THE PROBLEM>
In the outage notice, copy the text word for word from "The main cause" to "flawed firmware version.".

PASSAGE>
--

The nature of this problem is that it will escalate as time goes on, which is why we want to apply the fix as soon as core business hours finish today. Please accept our apologies for the short notice, we hope your clients appreciate this problem was out of our control caused by Cisco software, and we are working as best we can to resolve it quickly.

We apologise for any inconvenience this may cause, please do not hesitate to contact us if you have any queries or questions regarding this maintenance window.

UPDATE 01:56 - Servers are starting to come back online now, we have requested a full reason for outage from the data centre as to why this took much longer than expected and we will be contacting all customers once we have the facts.

UPDATE 05:38 -

The following update has been issued by our data centre:

This is a further update to our earlier message regarding the problems with the scheduled maintenance.

As mentioned in our previous message, there was a complication with the new firmware which required additional troubleshooting. During this time there was no connectivity to Spectrum House North Side (RSH Nth), one of the zones in one of our datacentres in Maidenhead. The network, including the London fibre ring and all external peering points, remained in full working order.

Full service to RSH Nth should have been restored by approximately 03:30. Small outages of less than 5 minutes may still be experienced by individual subnets as final configuration work is completed. These will be completed by 07:00. If anyone is still experiencing any problems please contact us immediately and we”ll do our best to resolve them for you.

Date: 24/09/09
Time: 23:00
Duration: <4.5hrs

The main cause of the extended outage was a problem in getting the VSS cluster to accept the new firmware. We have tried to provide a brief but accurate summary of the events below. A full reason for outage (RFO) will then follow tomorrow.

Given that the new firmware was required to avoid the memory leak issue, the situation had to be resolved. A decision was made to focus on correcting a potentially debilitating problem to the network and subsequently this evening''s outage was extended, rather than revert to a flawed firmware version.

1. New firmware image is loaded and prepared for use on reboot.

--

DATA SHOWN>
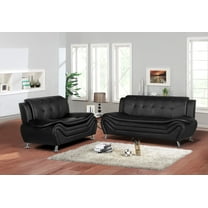 PonLiving Furniture Sifford 2 Piece Living Room Set, Sofa, Loveseat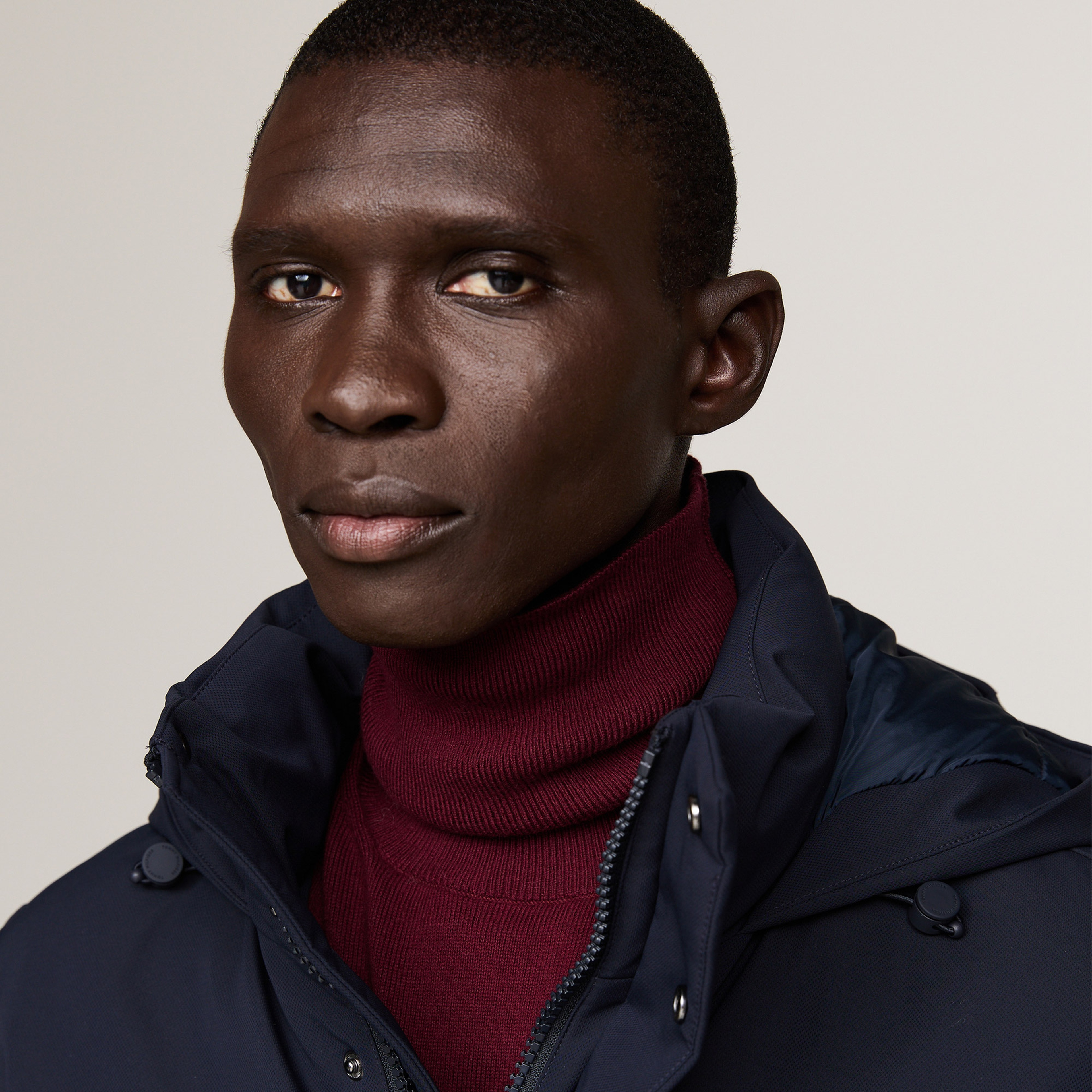 Tommy Hilfiger Erkek Mavi Mont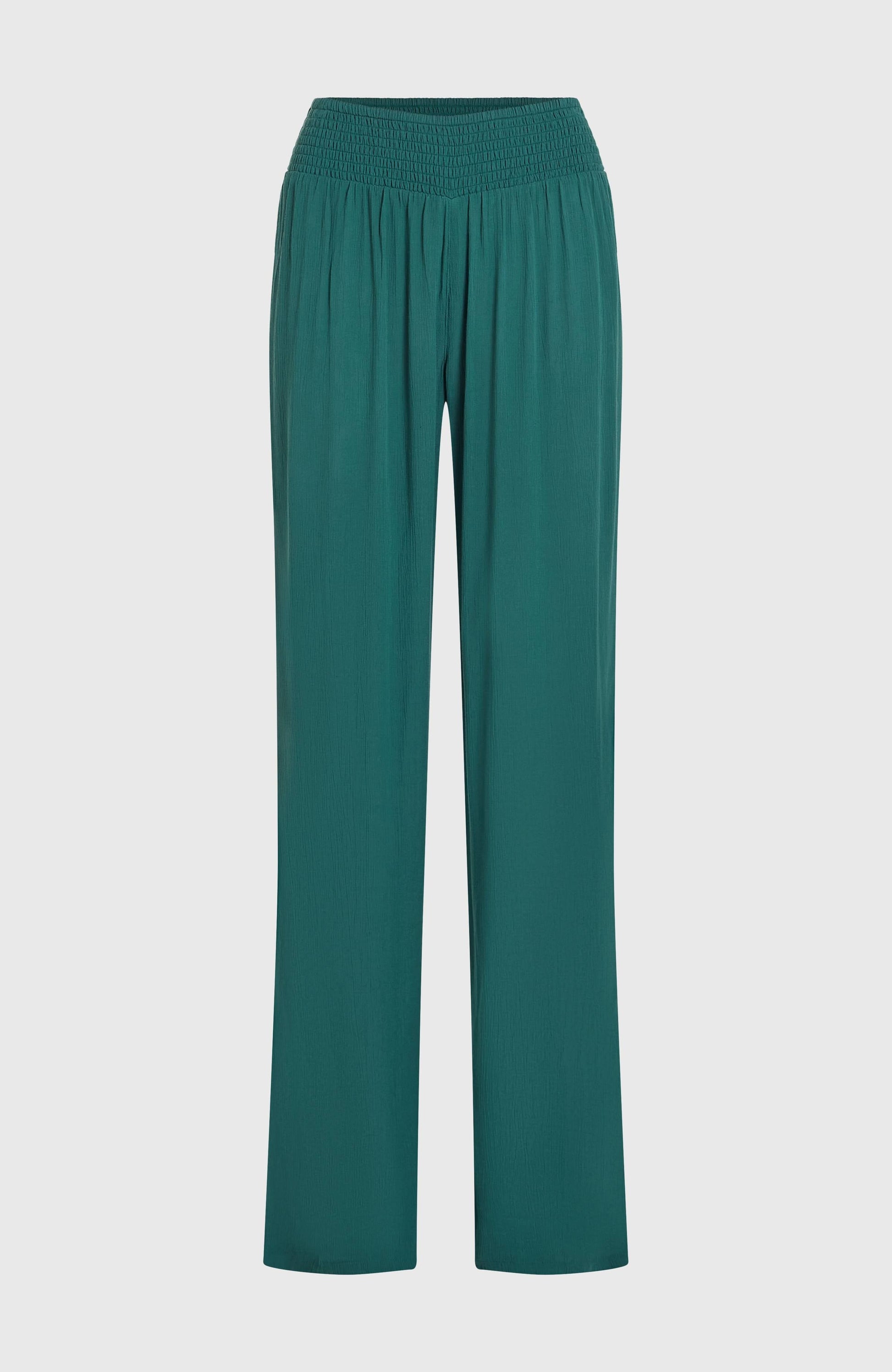 Johnny Smocked Waist Pants Women Botanical Heat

--

ANSWER FOR THIS EXERCISE>
The main cause of the extended outage was a problem in getting the VSS cluster to accept the new firmware. We have tried to provide a brief but accurate summary of the events below. A full reason for outage (RFO) will then follow tomorrow.

Given that the new firmware was required to avoid the memory leak issue, the situation had to be resolved. A decision was made to focus on correcting a potentially debilitating problem to the network and subsequently this evening''s outage was extended, rather than revert to a flawed firmware version.